Action item. Name every type of extruder that the extruder passage below says extruder 6 may be.

The extruder 6 may be a single-screw extruder, a twin-screw extruder with co-rotating or counter-rotating screws, or a conical twin-screw extruder or multi-screw extruder. The extruder 6 may be provided with a first filter device 6a, in which foreign particles are filtered out of the plastic melt. The extruder 6 may be provided with a degassing device 6b comprising an opening for discharging volatile components from the plastic melt. In this process, the plastic melt is first placed in a substantially pressureless state, and volatile components of the plastic melt, such as monomers, water or - in the case of PET - ethylene glycol, are withdrawn, optionally by means of a vacuum generator. Optionally, a second filter device 6c is arranged at the outlet of the extruder 6, which filters out any foreign particles still contained in the plastic melt. The second filter device 6c may also be provided instead of the first filter device 6a. In the case of these filter devices, all commercially available devices are suitable, such as continuous or discontinuous wire mesh filters with or without a backflushing device. From the outlet of the extruder 6 or the second filter device 6c, respectively, the thus homogenised, cleaned and filtered melt of plastic waste is fed to a second inlet of the melt pump 4. The melt pump 4 forms a forced conveying system for the plastic melts by generating pressure. The melt pump 4 also constitutes a mixing device for the plastic melt streams in case both branches of the plant 1 are fed with plastic material or

10 plastic waste. It is also possible to provide a separate melt pump at the end of each branch and then feed the plastic melt streams to a mixer after the outputs of the melt pump. As known in prior art, the melt pump 4 may be configured as a gear pump.
Alternatively, an extension of the extruder screw may be used to generate pressure. As far as described so far, the plant 1 contains devices that are well known to those skilled in the art and therefore do not require a more detailed discussion.

Available data.
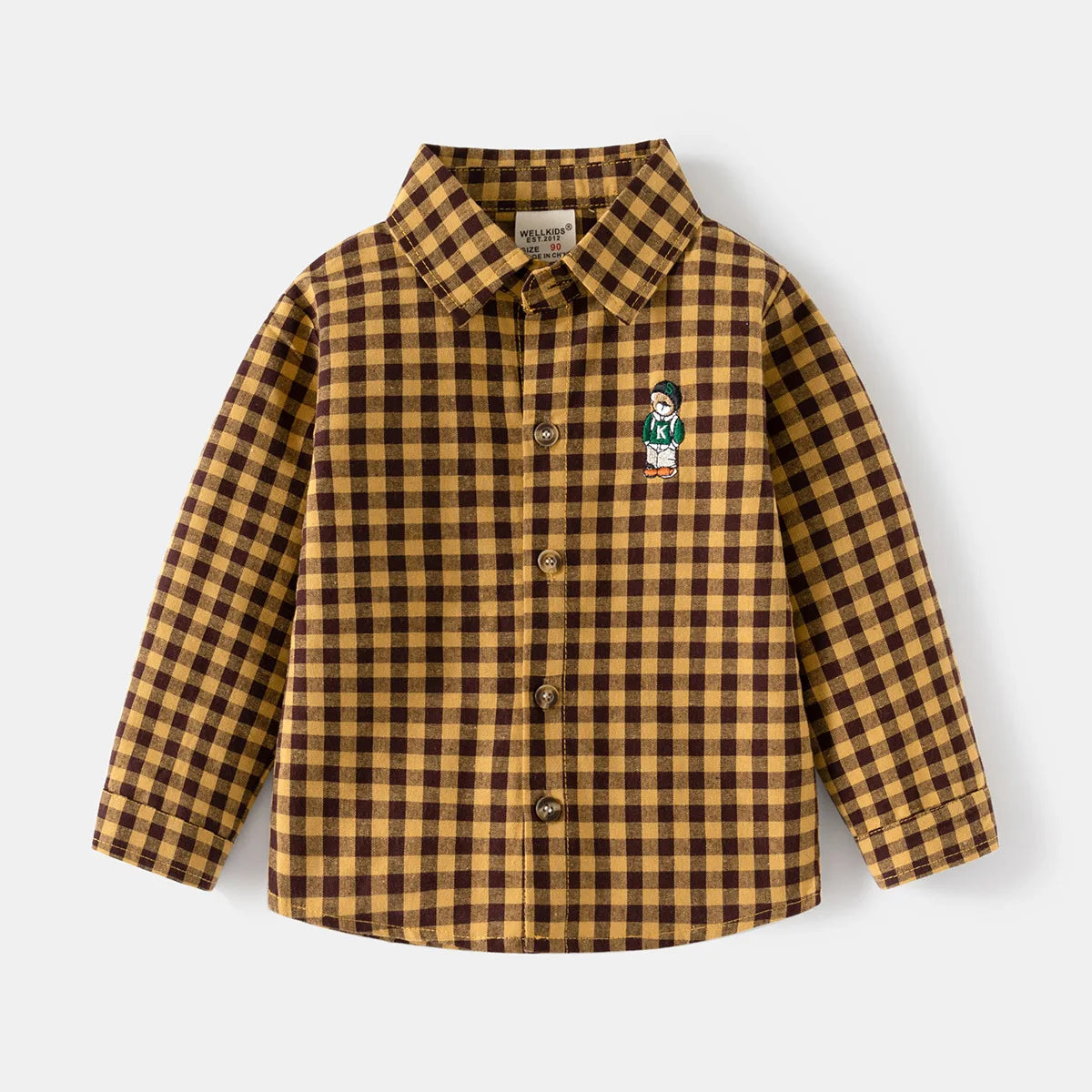 Ropa para niños nueva 2025, camisas para niños con cuello, ropa de algodón de manga larga para bebés, blusa informal a cuadros para niños de 2 a 7 años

Written reply.
- Single-screw extruder
- Twin-screw extruder with co-rotating or counter-rotating screws
- Conical twin-screw extruder
- Multi-screw extruder